I had to ask myself: “How the hell do you have life all sorted out and all worked out?”

I had to start to get healthy before I could realize how my past had affected me. When we think our behavior and how we deal with the world is normal, there’s nothing to fix. But when we step away from it, we can say, “Gee, look at all that I’m dealing with and why.”

It’s confining and suffocating to think we know everything. It’s freeing to realize we don’t. Maybe everything doesn’t need a label. We put “good” and “bad,” “true” and “untrue,” on things that don’t need those grades or categories. Some things just are.

We have to take control of our lives.

We don’t have to accept who we are today.

We can decide to be someone else tomorrow.

It’s not always easy, but we have to have that extra drive, that extra breath, that extra stride that someone else doesn’t, to get us where we want to go.

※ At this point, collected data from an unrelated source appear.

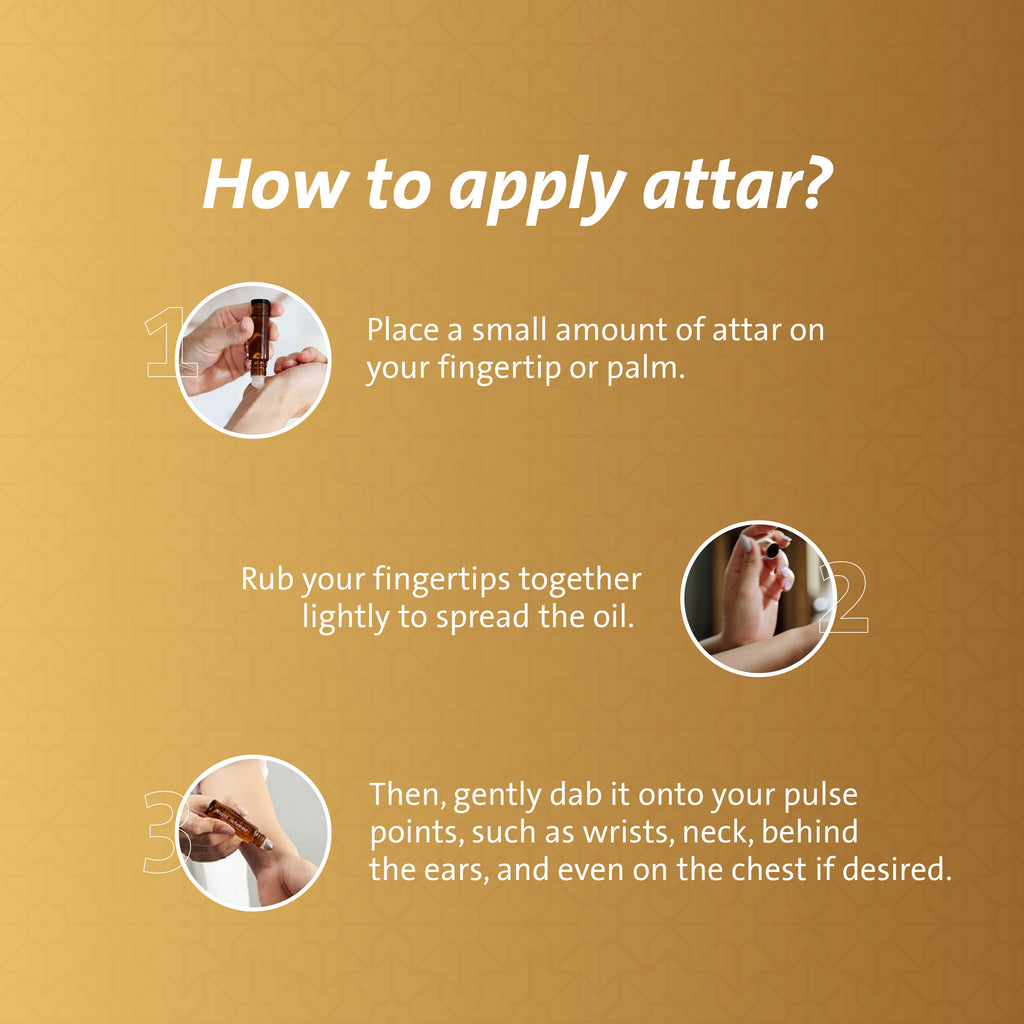 How to apply attar?

1

Place a small amount of attar on your fingertip or palm.

Rub your fingertips together lightly to spread the oil.

2

3

Then, gently dab it onto your pulse points, such as wrists, neck, behind the ears, and even on the chest if desired.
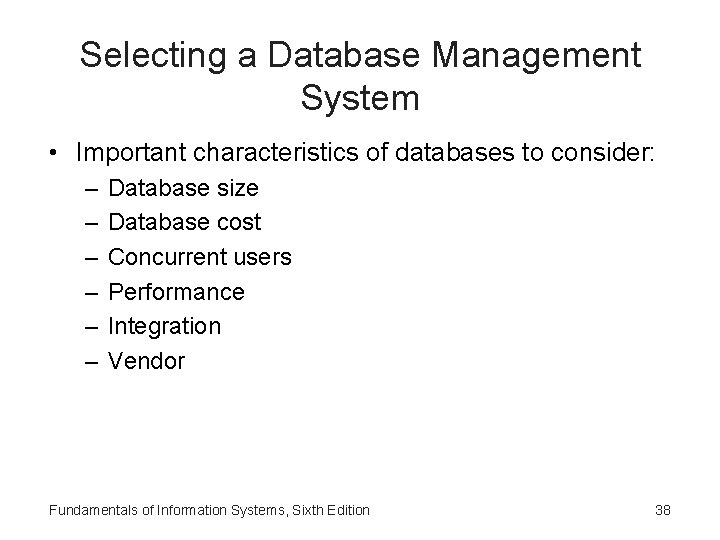 Selecting a Database Management System

• Important characteristics of databases to consider:
– Database size
– Database cost
– Concurrent users
– Performance
– Integration
– Vendor

Fundamentals of Information Systems, Sixth Edition

38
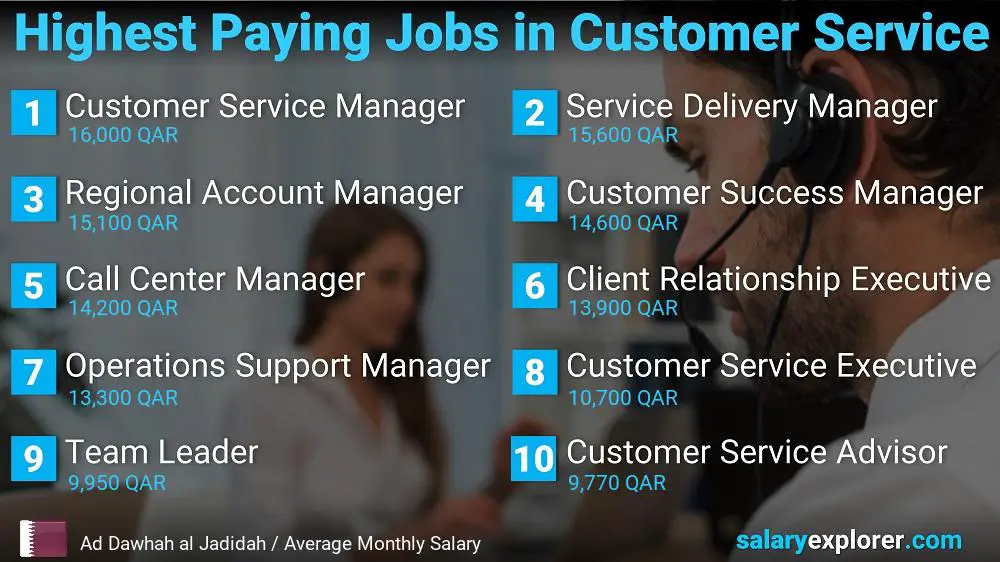 Highest Paying Jobs in Customer Service

1 Customer Service Manager
16,000 QAR

2 Service Delivery Manager
15,600 QAR

3 Regional Account Manager
15,100 QAR

4 Customer Success Manager
14,600 QAR

5 Call Center Manager
14,200 QAR

6 Client Relationship Executive
13,900 QAR

7 Operations Support Manager
13,300 QAR

8 Customer Service Executive
10,700 QAR

9 Team Leader
9,950 QAR

10 Customer Service Advisor
9,770 QAR

Ad Dawhah al Jadidah / Average Monthly Salary

salaryexplorer.com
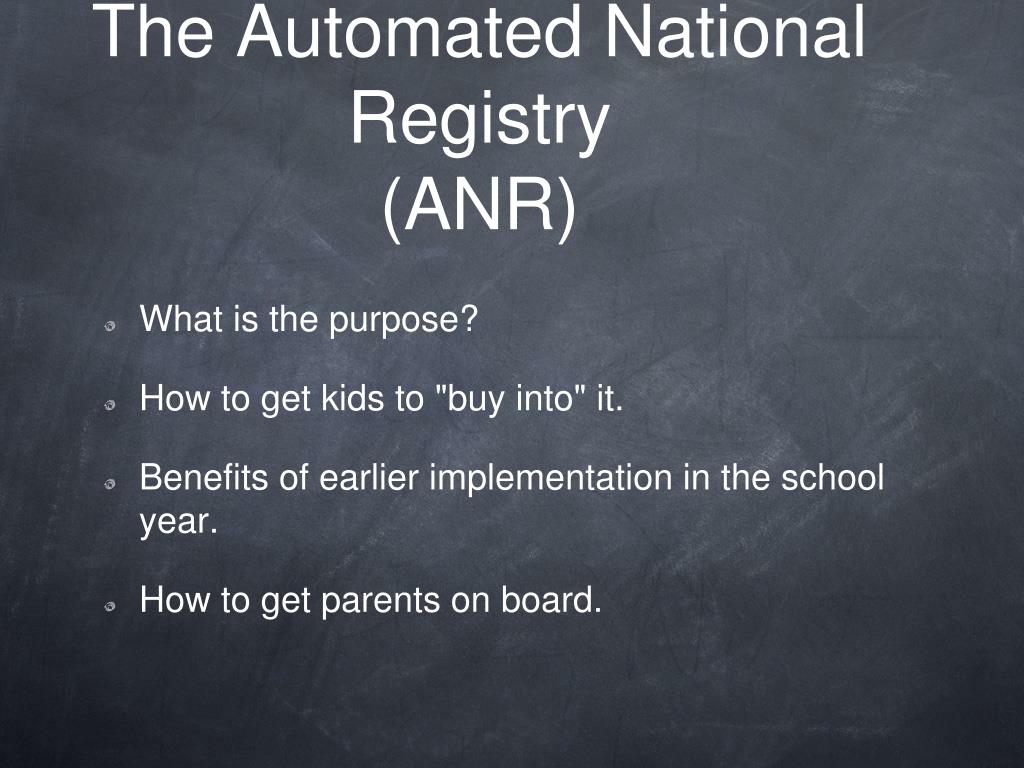 The Automated National Registry (ANR)

What is the purpose?

How to get kids to "buy into" it.

Benefits of earlier implementation in the school year.

How to get parents on board.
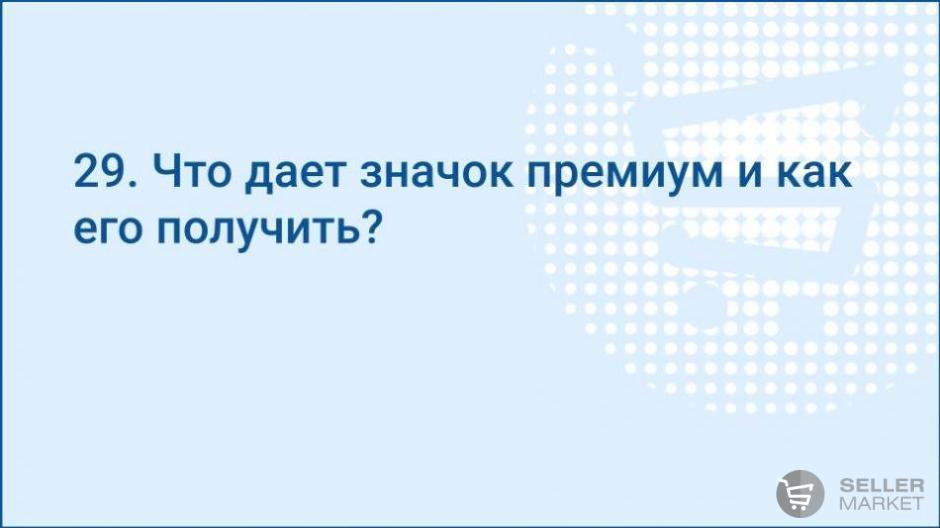 29. Что дает значок премиум и как его получить?

SELLER
MARKET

Reaching one goal gives us the opportunity to see another goal. And if we reach a goal and think it’s all over, then how sad. Goals reveal a road map to other goals. The most important thing is to keep moving forward. We don’t know where we’re going to wind up, and we plot a course that may not lead where we think. But if we’re going forward, we’ll find our destination—and then, if we’re lucky, we’ll find another one, and another one.

Obstacles are what we see when we lose sight of our goals. If we have to jump hurdles, we jump them. It’s about shedding and getting rid of all the baggage and the doubt and the voices in our heads from people around us, and if we’re relentless and tireless, we ultimately become a person we can love, a person we can embrace.

Only then do we become the person we were meant to be.